The Club was founded as the Table Bay Yacht Club in 1905 and commenced operation as such in a waterside boatshed located some 50 to 60 metres northward of the foot of Loop Street. Surviving early vicissitudes, the club’s name was changed in 1914 to the Cape Yacht Club which incorporated the Alfred Rowing Club and shortly after we received the Royal Charter to become the Royal Cape Yacht Club.
Buffeted by change we moved from clubhouse to clubhouse, and it was not until the decade after the 2nd World War (1939 – 1945) that the shell of the present clubhouse came to be erected. It was added to when the local yachting boom – started by the first Trans-Atlantic Race from Cape Town to Rio de Janeiro in 1971 – took off and changed the Club from a small membership of around 300 to the present figure of some 3000.

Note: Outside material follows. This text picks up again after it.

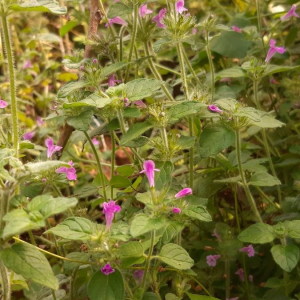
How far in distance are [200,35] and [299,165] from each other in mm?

Boat accommodation was forced to progress from swing moorings to the marina’s of today. Likewise control had to pass from amateur committees to the professional staff which you will find today.
The Royal Cape Yacht Club sits at the foot of Africa, a quiet enclave tucked away in the bustle of Cape Town’s docks. It is a prime location for sailors looking for respite from stormy weather and the club has hosted thousands of weary sailors over the years.
The club itself is modest, a low-slung building that houses offices, a first class restaurant and a bar where more tall tales have been told than on any other patch of earth. Its relaxed atmosphere and view over crowded docks bustling with activity is a very pleasant way to while away a long lunch or a cozy, romantic dinner.
The Club hosts important sailing events including the Country’s premier keelboat regattas. The Cape to Rio and South Atlantic Races have been hosted by Royal Cape Yacht Club since inception in 1971. Other international events have included the Whitbread Race, the BT Global Challenge, The BOC Around Alone Race, the Volvo Race, The Lisbon Expo 98, Clippers, and the Hong Kong Challenge, to name but a few. Down the centuries, the Southern tip of the African continent, has extended a welcome to seafarers, gaining for the city the soubriquet of the “Tavern of the Seas”
The Club has a Development Sail Training program which has been in operation for several years. We have now teamed up with Izivunguvungu in Simon’s Town and between the two organisations have trained quite a few young sailors who are now competing in major offshore races.
Throughout all these changes the spirit of the Club of which we are so proud has been maintained and handed down in a tradition which has survived the changes time has imposed on us.